TAREFAS >>
a – Passe para o inglês esta frase do texto sobre os zoológicos da WAZA: "A WAZA, fundada em 1935, é uma organização global de zoológicos e aquários que promove a preservação e o bem-estar animal."
b – Prossiga o texto sobre os zoológicos da WAZA a partir da última frase apresentada.

TEXTO SELECIONADO >>
----------
Mesmo considerados como adeptos do “padrão de excelência”, estabelecimentos em todo o mundo permitem que visitantes façam carinho, alimentem e tirem selfies com animais.
Por Rachel Fobar (National Geographic)
Em novo relatório, um grupo de defesa do bem-estar animal identificou centenas de zoológicos afiliados à World Association of Zoos and Aquariums (WAZA) como responsáveis por maus-tratos a animais, obrigando grandes felinos a participarem de espetáculos no estilo gladiador, elefantes a jogarem basquete e chimpanzés de fraldas a andarem em lambretas.
A WAZA, fundada em 1935, é uma organização global de zoológicos e aquários que promove a preservação e o bem-estar animal. Ao contrário da Association of Zoos and Aquariums dos Estados Unidos (AZA), que exige que seus membros passem por um processo de credenciamento, a WAZA é uma organização afiliada que não exige credenciamento.
Segundo Gavrielle Kirk-Cohen, diretora de comunicações da WAZA, a organização conta com associações afiliadas responsáveis pelo credenciamento e pela aplicação de suas normas a zoológicos e aquários que sejam seus membros. Para se tornar membro da WAZA, é preciso preencher um requerimento, enviar cartas de recomendação de dois outros membros da WAZA e pagar uma taxa. Zoológicos, por exemplo, pagam 2,5 mil euros.
Segundo o relatório da World Animal Protection (WAP), organização internacional sem fins lucrativos que promove o bem-estar e tratamento humano a animais, 75% dos 1.241 membros da WAZA — inclusive aqueles definidos pela WAP como membros “indiretos” (zoológicos ou aquários pertencentes a associações afiliadas da WAZA) — oferecem ao menos uma interação entre visitantes e animais. A WAZA, que não reconhece membros indiretos, alega que são apenas 400 membros em todo o mundo. Esse contato, destaca o relatório, pode ser prejudicial ao bem-estar físico e mental dos animais e, geralmente, requer métodos de treinamento que envolvem a separação prematura das mães, imobilização física e condicionamento à base de medo e dor.
“Os zoológicos exercem um papel quase sagrado na preservação”, afirma Neil D’Cruze, consultor global de animais silvestres da WAP, que forneceu contribuições ao relatório. “É hora de a WAZA dar um passo para trás e assumir um papel de liderança que nós, como visitantes, sem mencionar o fato da WAP ser uma ONG, precisamos que ela assuma.”
D’Cruze afirma que a WAP incluiu membros indiretos no relatório porque acredita que a WAZA deveria, no mínimo, estabelecer um código de ética e uma política de bem-estar animal para esses zoológicos e aquários, que atualmente não possui.
----------
DADOS >>
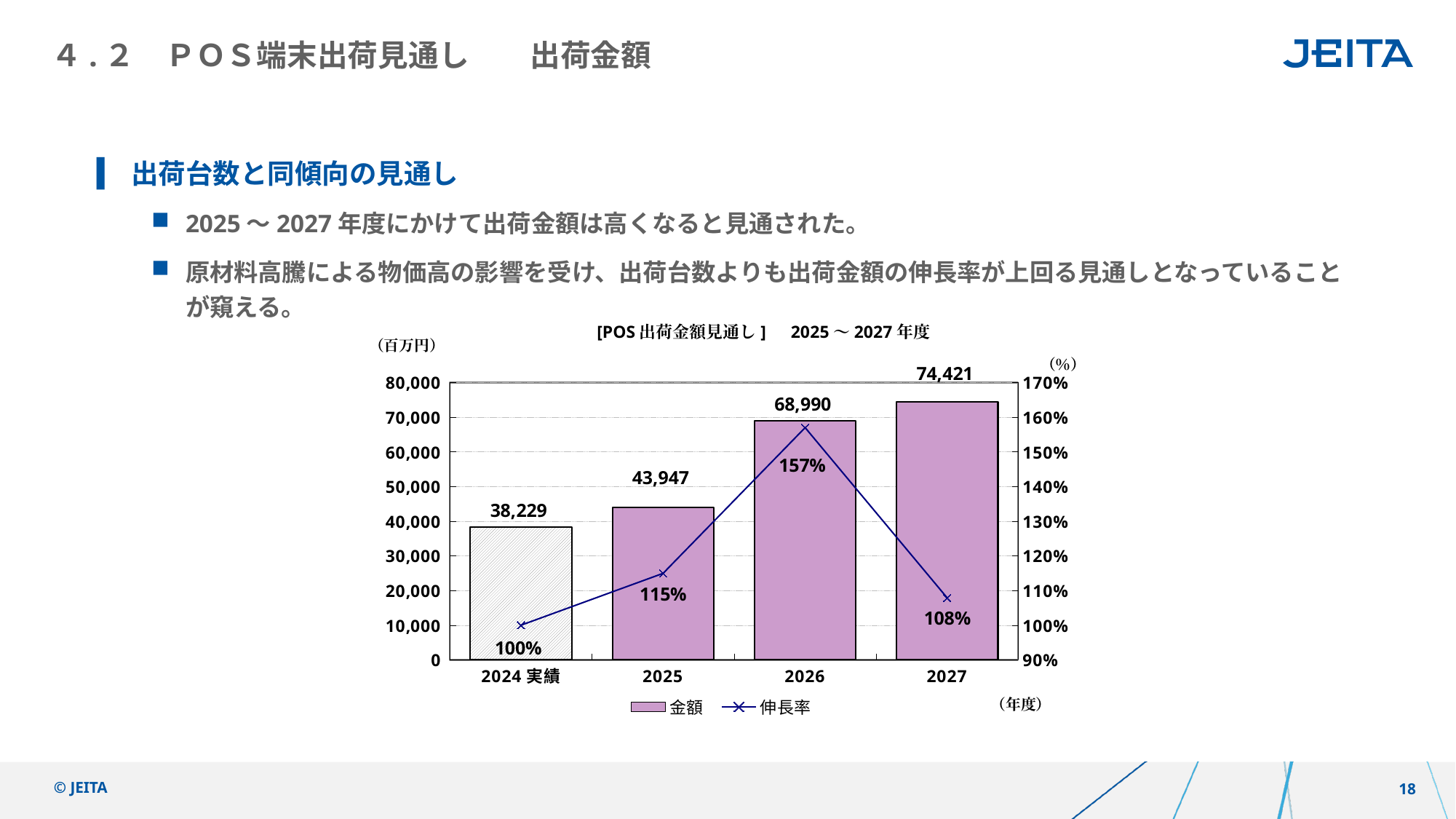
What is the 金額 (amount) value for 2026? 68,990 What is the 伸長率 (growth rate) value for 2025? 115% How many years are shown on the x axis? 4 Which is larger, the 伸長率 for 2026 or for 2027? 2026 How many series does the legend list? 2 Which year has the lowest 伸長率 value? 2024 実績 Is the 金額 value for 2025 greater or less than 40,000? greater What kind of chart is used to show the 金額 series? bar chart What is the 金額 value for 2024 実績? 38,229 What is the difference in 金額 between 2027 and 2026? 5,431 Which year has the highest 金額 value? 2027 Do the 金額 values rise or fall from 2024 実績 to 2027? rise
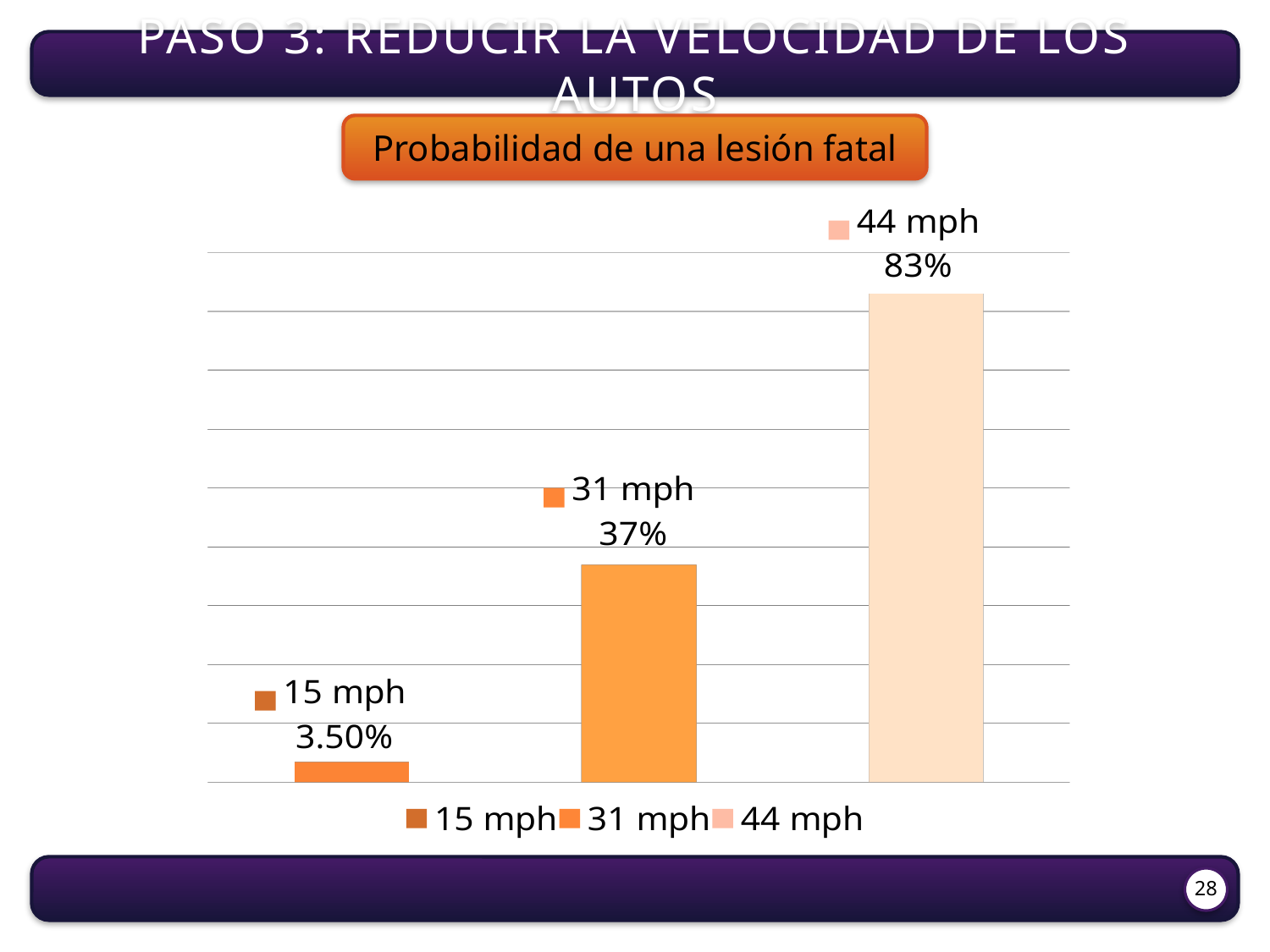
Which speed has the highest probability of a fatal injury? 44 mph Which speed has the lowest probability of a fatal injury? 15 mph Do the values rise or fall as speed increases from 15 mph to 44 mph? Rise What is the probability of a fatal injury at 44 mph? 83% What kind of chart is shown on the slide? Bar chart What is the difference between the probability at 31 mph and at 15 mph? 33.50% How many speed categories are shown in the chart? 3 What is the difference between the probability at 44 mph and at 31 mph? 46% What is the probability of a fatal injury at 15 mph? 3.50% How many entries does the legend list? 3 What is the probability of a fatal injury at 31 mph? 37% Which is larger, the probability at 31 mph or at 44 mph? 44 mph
----------
RESPOSTAS >>
a – WAZA, founded in 1935, is a global organization of zoos and aquariums that promotes conservation and animal welfare.

b –
Os pesquisadores do relatório identificaram diversos locais que requerem atenção especial, os quais visitaram junto com pesquisadores da organização de defesa animal Change For Animals Foundation. São locais como o African Lion Safari no Canadá, o Cango Wildlife Ranch na África do Sul e o SeaWorld San Antonio no Texas. A WAP considera o SeaWorld como um membro indireto porque ele foi credenciado pela Association of Zoos and Aquariums (AZA), que é membro da WAZA.
O relatório da WAP criticou o African Lion Safari, que também conta com outros animais africanos, por oferecer passeios montados em elefantes.
Representantes do African Lion Safari não responderam aos pedidos de comentários.
O relatório contou que o Cango Wildlife Ranch “oferece aos visitantes a oportunidade de fazer carinho em guepardos e servais em recinto fechado, tirando selfies com os animais sob a supervisão de funcionários”.
Tammy Moult, diretora-assistente de turismo do Cango Wildlife Ranch, afirmou que a instituição ficou “completamente abalada” com a inclusão do Cango no relatório da WAP. “Começamos a fazer pesquisas substanciais sobre a WAP e encontramos um grande número de antigos funcionários, doadores e colaboradores insatisfeitos e bravos, além de inúmeras contradições e incoerências que vieram à tona sobre a organização sem que fosse necessário nenhum grande esforço para tal apuração. Os ‘fatos’ são totalmente irresponsáveis e sem fundamento”, afirmou ela por e-mail.
A WAP destaca que o SeaWorld San Antonio oferece espetáculos e oportunidades para nadar, acariciar e tirar fotos com golfinhos, que respondem a comandos de treinadores.
Em declaração por e-mail, Suzanne Pelisson-Beasley, porta-voz do SeaWorld San Antonio, escreveu: “zoológicos e aquários credenciados como o SeaWorld exercem um importante papel na ampliação das exigências para práticas de bem-estar animal, na promoção de iniciativas vitais de conservação e na facilitação de resgates de mamíferos marinhos.”
A AZA, da qual o SeaWorld San Antonio é membro credenciado, afirma que a instalação cumpre ou supera as exigências de credenciamento. “Instalações credenciadas, como o SeaWorld San Antonio, mantêm rigorosos padrões e ainda são apenas uma pequena fração dos locais que possuem e exibem animais”, escreveu Dan Ashe, presidente e diretor executivo da AZA, em declaração por e-mail.
Em declaração, a WAZA afirmou que o relatório da WAP estava incorreto e que a organização preza muito pelo bem-estar animal. “A WAZA concorda com a WAP que tais práticas não devem existir em um zoológico ou aquário moderno”, diz a declaração. “Infelizmente, o relatório possui diversas incoerências, como a menção de instituições que não são membros da WAZA e, portanto, sobre as quais a WAZA tem pouca jurisdição.”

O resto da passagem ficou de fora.